What I Write

Having addressed, as it were, most recently, Why and How I write, we now turn our attention to What. Yesterday, I said that when and where writing is written are not important. I rush now to correct that. When and where are maybe more important than why, how, or what. Consider, for example, Beckett’s Watt, written in double exile (from Ireland, his homeland, and from occupied Paris, hiding out in Southern France). But Watt does not seem to be about the war. But I don’t want to write about Watt this morning. I want to write about what. But it may not matter what’s intended; readers are notorious twisters of words, collecting twine into a ball, where to twine is to moan, complain, whine.

The problem lies with linearity. Where there are no straight lines. At the moment, I’m typing on the keyboard of a laptop computer. A MacBook Pro, circa 2010, so an old one, as these things go. Directly into a WordPress block. Such my brass. I watch the cursor flicker, waiting. I should slow it down, but I forget how that’s done.

When, yesterday, reader and old, old friend Dan commented regarding paper and pen, “it almost seems a quaint nod to a passing phenomenon,” I thought of McLuhan and his analysis of the printing press (see his The Gutenberg Galaxy: The Making of Typographic Man), also now a passing observable fact or event. A machine we understood how it worked. It made everything the same, uniform. Straight lines. Single point of view. That sort of thing.

Outside, through the second story window, I can see a Camelia, pink and white, just coming into bloom, and a weeping Cherry in full bloom, and some scraggly plums not boasting just saying bring us your bees, your flies, your birds, your squirrels. The plums are just over the back chain link fence, up against it, ignored. Occasionally a branch breaks, ice or snow laden, or heavy near the end of summer with fat purple plums that fall into my yard, more than I can eat. I should learn to make plum pudding, jam, or some sort of plum soup. Plum Clafoutis. That’s it.

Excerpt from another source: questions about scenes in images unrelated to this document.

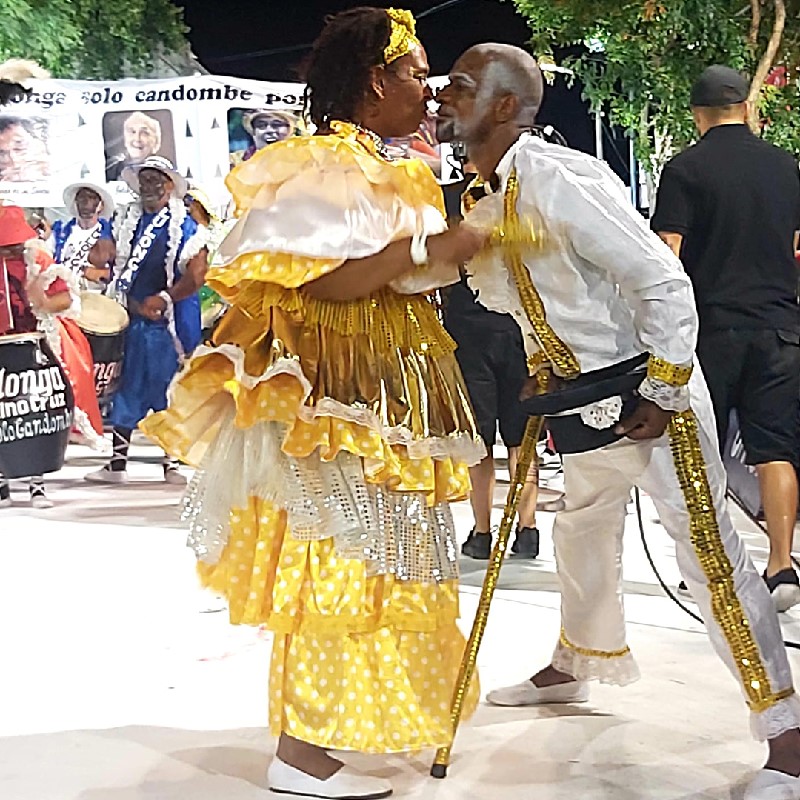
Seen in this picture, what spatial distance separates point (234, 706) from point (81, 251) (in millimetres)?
4410

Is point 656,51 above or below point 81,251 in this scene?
above

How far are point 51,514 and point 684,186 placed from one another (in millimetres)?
3069

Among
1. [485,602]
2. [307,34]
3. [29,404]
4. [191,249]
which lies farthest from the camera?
[307,34]

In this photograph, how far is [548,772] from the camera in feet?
7.89

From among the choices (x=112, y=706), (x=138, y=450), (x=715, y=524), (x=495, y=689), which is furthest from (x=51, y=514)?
(x=715, y=524)

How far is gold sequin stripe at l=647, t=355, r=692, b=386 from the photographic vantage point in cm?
209

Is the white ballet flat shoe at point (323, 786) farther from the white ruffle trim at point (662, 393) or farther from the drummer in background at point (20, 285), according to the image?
the drummer in background at point (20, 285)

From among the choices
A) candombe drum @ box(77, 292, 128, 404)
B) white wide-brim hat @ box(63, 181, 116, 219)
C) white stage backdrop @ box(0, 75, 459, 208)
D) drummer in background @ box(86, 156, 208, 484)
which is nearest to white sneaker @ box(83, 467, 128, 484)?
drummer in background @ box(86, 156, 208, 484)

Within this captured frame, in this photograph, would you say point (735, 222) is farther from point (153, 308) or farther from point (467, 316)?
point (153, 308)

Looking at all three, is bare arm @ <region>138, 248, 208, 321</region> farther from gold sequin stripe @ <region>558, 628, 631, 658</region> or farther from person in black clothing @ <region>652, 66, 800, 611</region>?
gold sequin stripe @ <region>558, 628, 631, 658</region>

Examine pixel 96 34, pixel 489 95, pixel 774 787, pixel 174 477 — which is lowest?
pixel 174 477

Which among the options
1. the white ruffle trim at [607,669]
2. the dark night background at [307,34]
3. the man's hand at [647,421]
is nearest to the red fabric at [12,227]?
the dark night background at [307,34]

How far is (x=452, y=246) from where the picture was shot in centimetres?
210

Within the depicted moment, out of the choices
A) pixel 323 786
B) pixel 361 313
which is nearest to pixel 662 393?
pixel 361 313
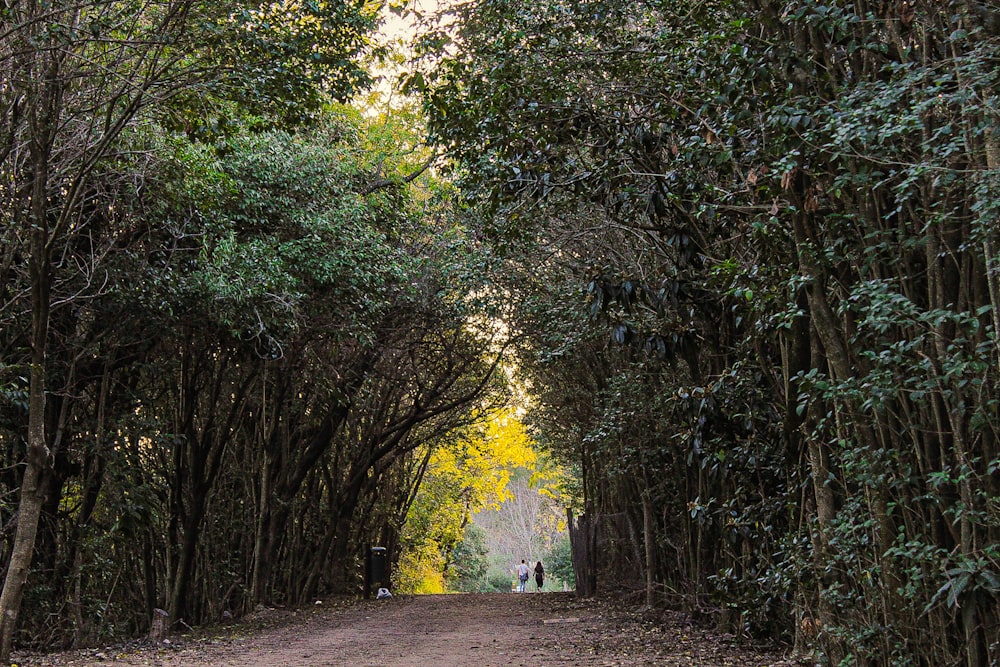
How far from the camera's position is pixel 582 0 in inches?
300

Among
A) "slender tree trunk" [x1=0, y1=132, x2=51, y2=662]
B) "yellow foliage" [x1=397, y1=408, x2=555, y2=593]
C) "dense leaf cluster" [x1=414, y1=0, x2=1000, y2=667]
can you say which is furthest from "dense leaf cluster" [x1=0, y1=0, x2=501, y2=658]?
Answer: "yellow foliage" [x1=397, y1=408, x2=555, y2=593]

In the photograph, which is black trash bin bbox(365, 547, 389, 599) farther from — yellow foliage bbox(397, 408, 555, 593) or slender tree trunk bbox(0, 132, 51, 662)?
slender tree trunk bbox(0, 132, 51, 662)

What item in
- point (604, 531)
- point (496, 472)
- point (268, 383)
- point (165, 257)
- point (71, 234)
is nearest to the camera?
point (71, 234)

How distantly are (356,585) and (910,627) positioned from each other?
1711 centimetres

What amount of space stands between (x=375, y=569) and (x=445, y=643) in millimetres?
8953

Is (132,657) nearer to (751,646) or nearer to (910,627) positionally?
(751,646)

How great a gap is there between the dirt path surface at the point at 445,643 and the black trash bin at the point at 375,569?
11.6ft

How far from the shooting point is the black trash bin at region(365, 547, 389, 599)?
722 inches

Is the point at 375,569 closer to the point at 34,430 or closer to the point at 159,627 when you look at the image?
the point at 159,627

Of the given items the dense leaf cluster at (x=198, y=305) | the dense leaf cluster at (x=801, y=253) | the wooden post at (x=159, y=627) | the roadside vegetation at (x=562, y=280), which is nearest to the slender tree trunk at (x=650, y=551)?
the roadside vegetation at (x=562, y=280)

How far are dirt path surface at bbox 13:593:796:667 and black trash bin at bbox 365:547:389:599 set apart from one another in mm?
3538

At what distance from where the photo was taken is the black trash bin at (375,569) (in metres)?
18.3

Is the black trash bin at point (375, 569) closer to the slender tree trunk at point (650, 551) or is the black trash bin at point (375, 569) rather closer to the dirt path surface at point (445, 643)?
the dirt path surface at point (445, 643)

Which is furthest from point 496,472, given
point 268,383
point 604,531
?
point 268,383
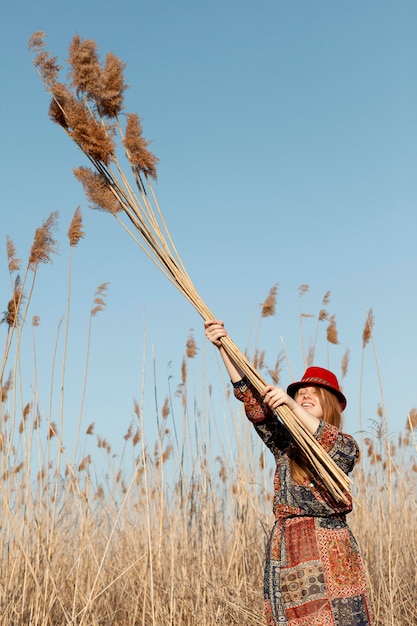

There you have it. I would not have mentioned plums this morning had I not decided to write from the upstairs window instead of the downstairs nook where I usually set up.

Without you tonight

A seeking breeze softly slips
under the sleeping cherry tree
a cursory note, “I am too busy.
Too, too, toodle-loo,”
smiles, hushes, and sounds off.
A branch snaps, and a cat recalls the night
when the owl, the nightingale,
and the toad went out walking.

The moon follows the trio into the tea garden, pulling
behind the sounds of the rollicking ocean waves.
In the garden, two women sit talking:

           “I wrench or hammer or pull or push
           To disassemble and repair
           To build in empty air
           The sound truth that is not
           Sound enough.”
 
           “I don’t believe the truth
           That there is no truth
           There are two truths
           The one you reject
           And the one you embrace.”

Drowned out by the singing waves slopped with frothing beer,
An old, lost surfer takes a hearty long piss on the briny rocks
At the water’s rough edge and mutters a half assed poem
To pass the night in song outside walking the dark beach
While the women sit talking with the cat in the cove of the garden
Under the cherry tree awakening and petals falling all
In one great breath the ocean waves belly laughing full.